Activity
Transcribe the article on rising mental stress below in full, word for word, from its headline to its last sentence.

Excerpted passage

Mental stress on the rise

The level of mental stress has gone up to an unprecedented level during the last 40 years under the impact of major changes in Saudi society.
Addressing a press conference here yesterday, Abdullah Al-Subaie, one of the key researchers supervising the first Saudi national health and stress survey (SNHSS), attributed the trend to various factors, including competition, social and family problems, which were also aggravated by the era of globalization, which has made citizens vulnerable to a higher degree of mental stress than in the past.
Al-Subaie, who is a professor at King Saud University in the psychiatry division, said modern life is full of deadlines, frustration and demands, but noted that stress is not always bad, adding that it can help in performance under pressure.
As a result, Saudis are facing psychological and other health problems pushing up the cost of health care, said Al-Subaie on the launch of the second phase of the survey.
He said people are facing work-related stress with symptoms such as aches and pains, diarrhea or constipation, nausea, dizziness, chest pain, rapid heartbeat, agitation, an inability to relax, a sense of loneliness, sleeping too much or too little and isolating oneself from others.
“The main objective of this study is to estimate the percentage of health disorders in the different regions of the Kingdom and to measure the magnitude of the problem, as well as methods of treatment and obstacles that prevent access to medical care,” he added.
Speaking on the occasion, Sultan Al-Sedairy, CEO of the Prince Salman Center for Disability Research (PSCDR), said the program is being conducted for the first time in the country. It has been sponsored by the PSCDR in Riyadh, the Ministry of Health, the King Faisal Specialist Hospital and Research Center, the Department of Statistics and Information at the Ministry of Economy and Planning, the Ministry of Social Affairs, and King Saud University, in cooperation with global institutions such as World Health Organization, Harvard University and the University of Michigan.

Records
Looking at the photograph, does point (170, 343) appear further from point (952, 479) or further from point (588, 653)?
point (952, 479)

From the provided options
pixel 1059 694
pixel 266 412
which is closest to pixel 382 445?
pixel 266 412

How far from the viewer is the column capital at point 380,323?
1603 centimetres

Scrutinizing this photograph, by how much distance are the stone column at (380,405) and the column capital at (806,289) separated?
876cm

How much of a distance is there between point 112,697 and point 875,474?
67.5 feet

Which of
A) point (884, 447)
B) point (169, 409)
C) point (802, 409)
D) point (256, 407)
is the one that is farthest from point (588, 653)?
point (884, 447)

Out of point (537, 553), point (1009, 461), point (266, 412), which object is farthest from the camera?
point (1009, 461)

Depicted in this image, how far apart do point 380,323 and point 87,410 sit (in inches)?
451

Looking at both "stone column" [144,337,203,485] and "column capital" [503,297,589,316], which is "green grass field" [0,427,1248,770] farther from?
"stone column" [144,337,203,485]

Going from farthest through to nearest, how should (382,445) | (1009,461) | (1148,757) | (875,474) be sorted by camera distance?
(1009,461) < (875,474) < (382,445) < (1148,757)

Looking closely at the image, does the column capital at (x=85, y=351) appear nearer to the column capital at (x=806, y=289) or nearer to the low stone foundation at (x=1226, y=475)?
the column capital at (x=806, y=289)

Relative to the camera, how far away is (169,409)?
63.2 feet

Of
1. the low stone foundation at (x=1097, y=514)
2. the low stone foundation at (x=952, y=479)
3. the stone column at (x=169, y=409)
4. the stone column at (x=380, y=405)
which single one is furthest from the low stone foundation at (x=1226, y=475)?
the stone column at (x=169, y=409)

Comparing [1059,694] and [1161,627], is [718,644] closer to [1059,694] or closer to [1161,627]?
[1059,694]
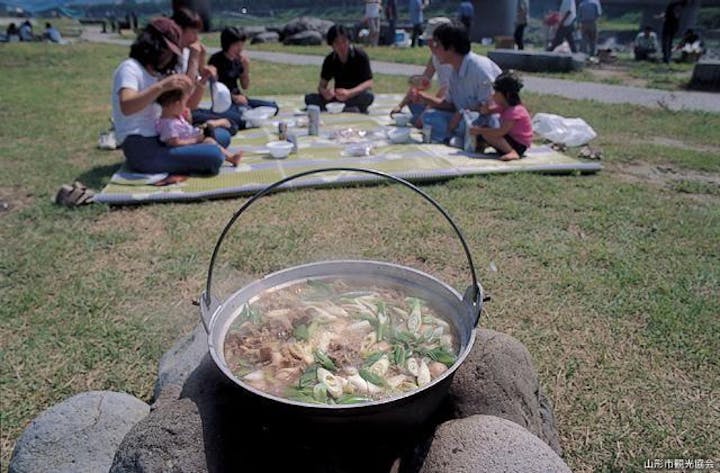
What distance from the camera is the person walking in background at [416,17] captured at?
1994 centimetres

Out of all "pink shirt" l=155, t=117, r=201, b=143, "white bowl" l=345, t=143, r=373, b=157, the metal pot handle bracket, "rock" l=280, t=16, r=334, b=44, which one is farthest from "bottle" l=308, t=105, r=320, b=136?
"rock" l=280, t=16, r=334, b=44

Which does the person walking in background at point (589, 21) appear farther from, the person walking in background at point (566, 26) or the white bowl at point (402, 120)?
the white bowl at point (402, 120)

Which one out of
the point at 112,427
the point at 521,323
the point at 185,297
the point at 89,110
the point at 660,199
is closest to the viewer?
the point at 112,427

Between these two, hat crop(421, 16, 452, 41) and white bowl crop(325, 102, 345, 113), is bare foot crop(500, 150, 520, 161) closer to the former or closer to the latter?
hat crop(421, 16, 452, 41)

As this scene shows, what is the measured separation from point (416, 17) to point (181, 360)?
65.0 feet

Answer space
Mental stress on the rise

The level of mental stress has gone up to an unprecedented level during the last 40 years under the impact of major changes in Saudi society.
Addressing a press conference here yesterday, Abdullah Al-Subaie, one of the key researchers supervising the first Saudi national health and stress survey (SNHSS), attributed the trend to various factors, including competition, social and family problems, which were also aggravated by the era of globalization, which has made citizens vulnerable to a higher degree of mental stress than in the past.
Al-Subaie, who is a professor at King Saud University in the psychiatry division, said modern life is full of deadlines, frustration and demands, but noted that stress is not always bad, adding that it can help in performance under pressure.
As a result, Saudis are facing psychological and other health problems pushing up the cost of health care, said Al-Subaie on the launch of the second phase of the survey.
He said people are facing work-related stress with symptoms such as aches and pains, diarrhea or constipation, nausea, dizziness, chest pain, rapid heartbeat, agitation, an inability to relax, a sense of loneliness, sleeping too much or too little and isolating oneself from others.
“The main objective of this study is to estimate the percentage of health disorders in the different regions of the Kingdom and to measure the magnitude of the problem, as well as methods of treatment and obstacles that prevent access to medical care,” he added.
Speaking on the occasion, Sultan Al-Sedairy, CEO of the Prince Salman Center for Disability Research (PSCDR), said the program is being conducted for the first time in the country. It has been sponsored by the PSCDR in Riyadh, the Ministry of Health, the King Faisal Specialist Hospital and Research Center, the Department of Statistics and Information at the Ministry of Economy and Planning, the Ministry of Social Affairs, and King Saud University, in cooperation with global institutions such as World Health Organization, Harvard University and the University of Michigan.